I glanced back and saw the legionaries still standing with their swords raised. I supposed it was. Zombie moved under my will, turning to face them in full, and my staff rose almost of its own accord. Blades began beating against shield, a ruckus to wake even the dead, and cheers sounded with them. I glanced meaningfully at Hakram, and after dismounting I clapped General Bagram’s shoulder and leaned close to tell him I needed to confer with Adjutant. I was led not far from there, to what I recognized to be Hakram’s old campaign tent. I followed in the orc, limping at a pace. The inside was sparse, as usual, save for the inevitable piles of scrolls that followed Adjutant like a faithful pack of hounds. Still, it was warm and well-lit so it would do. I’d barely passed the folds when I was swept up in arms like tree trunks, hoisted up off my feet. I laughed and hugged the bastard back, though I slapped his shoulder for the indignity inherent to holding me up like I was some little lamb.

“It’s good to see you,” I admitted, when finally the brute put me down.

“You as well, Catherine,” he rumbled out. “It has been much, much too long.”

“I hear that,” I muttered.

“Unexpected that you would find us, but decidedly not unwelcome,” Hakram said. “The apparitions on the field outside, are they who I think they are?”

“Drow,” I confirmed. “Though they call themselves the Firstborn – no, don’t ask, it’s a lot more complex than I feel like getting into.”

The orc hacked out a pleased laugh.

“You brought the drow to the surface,” Hakram said, grinning. “First time they came up in force in centuries. Gods be sated, you actually did it – and so many. There must be at least fifteen thousand out there.”

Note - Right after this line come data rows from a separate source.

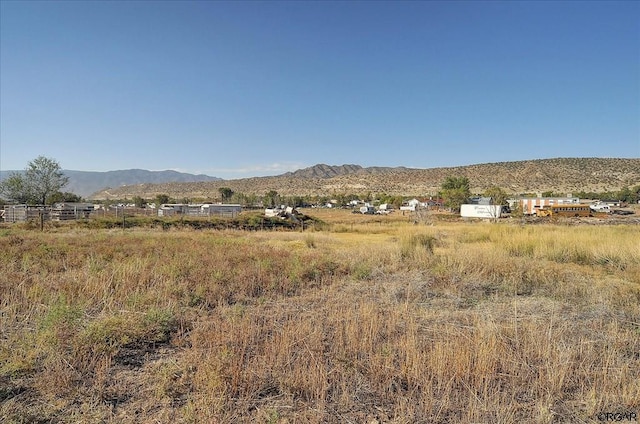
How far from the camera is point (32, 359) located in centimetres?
420

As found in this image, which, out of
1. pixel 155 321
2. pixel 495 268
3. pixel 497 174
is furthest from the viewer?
pixel 497 174

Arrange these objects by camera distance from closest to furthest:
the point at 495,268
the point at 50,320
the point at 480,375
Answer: the point at 480,375
the point at 50,320
the point at 495,268

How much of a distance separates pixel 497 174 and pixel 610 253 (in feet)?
392

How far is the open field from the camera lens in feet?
11.5

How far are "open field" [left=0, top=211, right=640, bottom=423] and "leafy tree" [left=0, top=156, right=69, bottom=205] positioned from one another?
2239 inches

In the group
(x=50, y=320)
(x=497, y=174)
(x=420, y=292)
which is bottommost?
(x=420, y=292)

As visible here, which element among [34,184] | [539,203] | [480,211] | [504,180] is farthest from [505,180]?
[34,184]

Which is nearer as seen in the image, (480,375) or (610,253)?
(480,375)

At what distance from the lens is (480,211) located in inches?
2532

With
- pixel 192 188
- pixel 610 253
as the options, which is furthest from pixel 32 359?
pixel 192 188

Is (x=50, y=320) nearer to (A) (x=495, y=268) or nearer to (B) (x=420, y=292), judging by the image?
(B) (x=420, y=292)

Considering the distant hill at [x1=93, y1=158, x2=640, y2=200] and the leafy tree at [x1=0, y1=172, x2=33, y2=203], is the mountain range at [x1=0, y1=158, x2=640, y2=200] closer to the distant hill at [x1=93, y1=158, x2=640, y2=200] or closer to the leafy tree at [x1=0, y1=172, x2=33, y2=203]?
the distant hill at [x1=93, y1=158, x2=640, y2=200]

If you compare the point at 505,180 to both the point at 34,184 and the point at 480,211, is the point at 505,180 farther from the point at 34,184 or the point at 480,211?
the point at 34,184

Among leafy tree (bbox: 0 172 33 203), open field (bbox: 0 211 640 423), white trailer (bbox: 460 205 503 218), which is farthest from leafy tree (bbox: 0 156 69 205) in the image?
white trailer (bbox: 460 205 503 218)
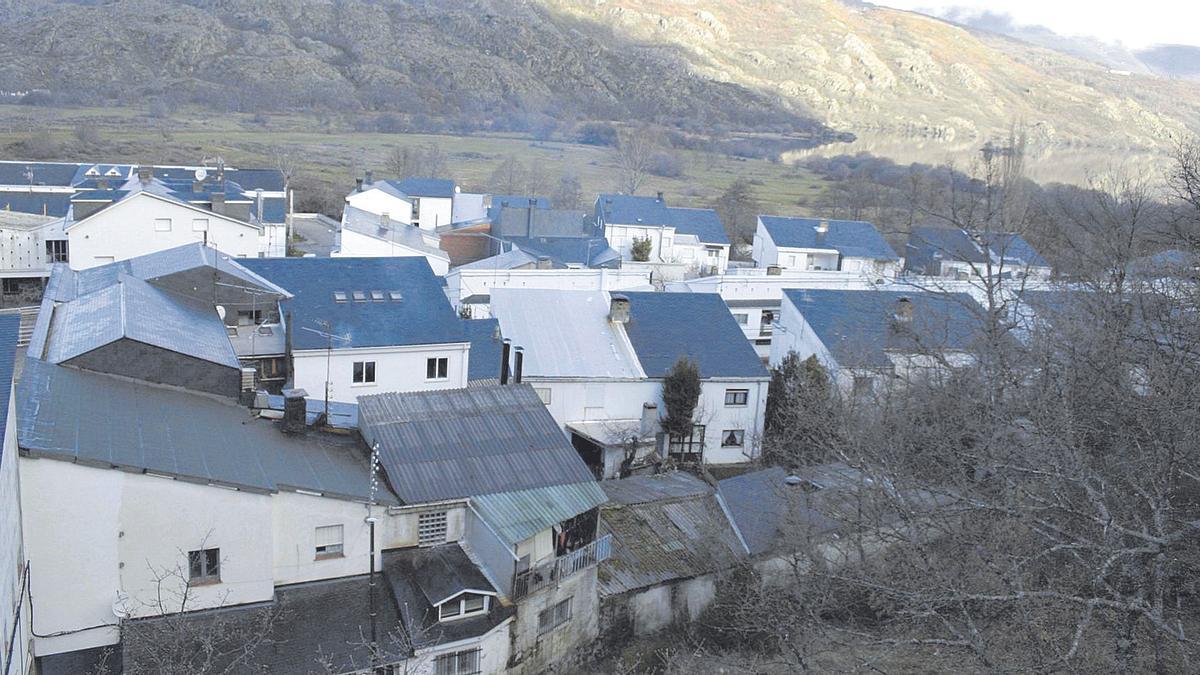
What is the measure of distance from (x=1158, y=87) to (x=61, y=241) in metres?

“Twenty,” I corrected. “The entire expedition in Iserre is fifty thousand strong, though they have their issues. They’re headed your way, should be there before dawn. The Third Army got caught down in Sarcella by the Dominion, but they made it out after losing some skin. They’re with the rest of the drow.”

“The Priestess of Night is our ally, then?” Adjutant asked.

“They’re called Sve Noc,” I said. “And they’re, well, goddesses. More or less.”

“You made an alliance with goddesses,” Hakram said.

“In a manner of speaking,” I said. “You’re talking to the current high priestess of Night. Alliance was made, with some strings, but the fifty thousand are here to back us.”

Hakram’s brow rose.

“The high priestess,” he repeated. “Of drow religion. A religion of drow. Presumably for drow. Which, unless I am mistaken, you are not.”

“That’s the one,” I lightly replied.

“What happened to the last high priestess?” he asked.

“There wasn’t one.”

“And you talked goddesses into this how?”

“I asked real nice,” I smiled winningly. “The trick was doing it twice.”

“Cat, did you pull a knife on goddesses?” Adjutant sighed.

“Of course not,” I replied, offended and technically even saying the truth.

The orc stared at me, saying nothing.

“We have an understanding,” I said, a tad defensively. “You wouldn’t understand, you’re not religious.”

“I’m not going to touch that without a bottle on the table and half a day to waste,” Hakram muttered.

I snorted.

“You’re one to talk,” I said. “What happened to your hand? Tell me you weren’t just struck with a sharp and urgent need for symmetry.”

“Necessary sacrifice,” Adjutant said. “You’ll understand when you meet with Vivienne.”

My brow rose.

“Most likely, yes,” I said. “But you’re going to tell me anyway.”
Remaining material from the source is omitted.